The most striking thing about Russian life expectancy data is the difference between men and women. In 2016, the life expectancy for Russian women was 77.1 years, but only 66.5 years for men, an astonishing 11-year gap. Nowhere in the world is the difference greater. In most countries, including the US, the gap is about 5 years.

Generally, life expectancy for Russian women is pretty normal compared to countries with similar income. Moscow, St. Petersburg and the Caucasian regions again top the list, with the exception of Chechnya (I’m not sure why that is). Tatarstan in Central Russia does unusually well. The Far East does not fare well.

Russian men face a gloomier picture. Despite being relatively high-income, they find themselves ranked near countries like Senegal, Pakistan and Gabon. The two lightest shades on the map are comparable to Sub-Saharan Africa. In general, the map is similar to the first one.

Differences in male vs. female life expectancy are strongly positively correlated (0.64) with alcohol consumption.

What's going on down south?

Aside from its two metropolises, Russia’s healthiest and longest-lived populations are nestled in the Caucasus foothills. In addition to 1st-place Ingushetia and 2nd-place Dagestan, the regions of Kabardino-Balkaria, North Ossetia, Karachay-Cherkessia and Chechnya all feature the darkest shade on the map, rounding out the list of high-performing Caucasian regions. This is not a new trend—a common Russian toast wishes for “Caucasian longevity and Siberian vitality”.

How come these obscure regions, Russia’s poorest, are also its longest-lived?

There are as many explanations as there are factors that affect human health. The Caucasus has always been renowned for its clean air and pure mineral water. It is far away from the messy Soviet-era factories that specialized in toxic substances.

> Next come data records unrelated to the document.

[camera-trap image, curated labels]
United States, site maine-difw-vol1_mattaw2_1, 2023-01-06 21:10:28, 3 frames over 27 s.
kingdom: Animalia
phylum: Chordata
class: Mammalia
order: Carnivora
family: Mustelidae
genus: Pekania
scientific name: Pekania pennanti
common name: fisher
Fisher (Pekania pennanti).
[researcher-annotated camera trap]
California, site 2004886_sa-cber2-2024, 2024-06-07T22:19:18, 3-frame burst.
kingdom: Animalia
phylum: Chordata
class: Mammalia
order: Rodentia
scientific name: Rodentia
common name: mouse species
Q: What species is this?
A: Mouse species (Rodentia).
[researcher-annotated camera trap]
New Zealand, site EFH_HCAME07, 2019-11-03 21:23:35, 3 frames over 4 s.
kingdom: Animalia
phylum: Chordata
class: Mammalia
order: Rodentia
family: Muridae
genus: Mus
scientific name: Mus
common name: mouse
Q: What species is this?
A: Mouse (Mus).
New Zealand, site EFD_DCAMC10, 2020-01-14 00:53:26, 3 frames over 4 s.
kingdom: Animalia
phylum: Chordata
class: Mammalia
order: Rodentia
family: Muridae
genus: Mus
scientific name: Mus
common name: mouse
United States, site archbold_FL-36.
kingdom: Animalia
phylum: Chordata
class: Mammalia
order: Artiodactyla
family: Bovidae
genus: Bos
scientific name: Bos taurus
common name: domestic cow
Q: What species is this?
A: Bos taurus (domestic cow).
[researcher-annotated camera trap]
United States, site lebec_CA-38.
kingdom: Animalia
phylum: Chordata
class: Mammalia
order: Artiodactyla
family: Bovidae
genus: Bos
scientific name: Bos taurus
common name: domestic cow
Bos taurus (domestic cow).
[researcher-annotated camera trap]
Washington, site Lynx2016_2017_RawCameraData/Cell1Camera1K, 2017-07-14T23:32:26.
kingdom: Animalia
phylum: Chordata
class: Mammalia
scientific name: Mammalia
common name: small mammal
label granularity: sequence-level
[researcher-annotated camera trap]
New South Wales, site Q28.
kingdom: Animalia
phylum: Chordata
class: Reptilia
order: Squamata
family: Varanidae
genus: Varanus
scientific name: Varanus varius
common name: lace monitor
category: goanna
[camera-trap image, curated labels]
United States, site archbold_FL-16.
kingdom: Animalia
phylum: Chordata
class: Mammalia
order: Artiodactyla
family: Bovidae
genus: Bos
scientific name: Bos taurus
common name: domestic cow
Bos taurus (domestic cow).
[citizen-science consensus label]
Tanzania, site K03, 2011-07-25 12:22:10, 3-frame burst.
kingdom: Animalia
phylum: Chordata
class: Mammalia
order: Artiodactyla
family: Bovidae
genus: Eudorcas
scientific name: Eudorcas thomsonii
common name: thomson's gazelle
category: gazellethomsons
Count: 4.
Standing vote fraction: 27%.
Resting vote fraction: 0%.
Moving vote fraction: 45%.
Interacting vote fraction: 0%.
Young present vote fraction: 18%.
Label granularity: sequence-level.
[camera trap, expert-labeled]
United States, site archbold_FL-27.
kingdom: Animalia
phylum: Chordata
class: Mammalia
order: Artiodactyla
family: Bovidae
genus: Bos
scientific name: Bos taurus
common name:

Alcohol consumption has always been lower here than in other parts of Russia. In many Caucasian republics, such as Dagestan and Chechnya, large Muslim populations consider drinking haram. Christian regions like North Ossetia have no qualms about alcohol, but prefer local araka (~10% ABV) or buza (like beer) over Russian vodka.

With more warmth and sunlight, southern Russia has lower suicide rates. In many Caucasian republics, though, suicide rates are close to zero. Part of this must be due to under-reporting, since suicide is heavily stigmatized in the local culture. But the well-known social aspects of Caucasian culture—large gatherings, extended family, community support—surely contribute to lower rates of stress and suicide.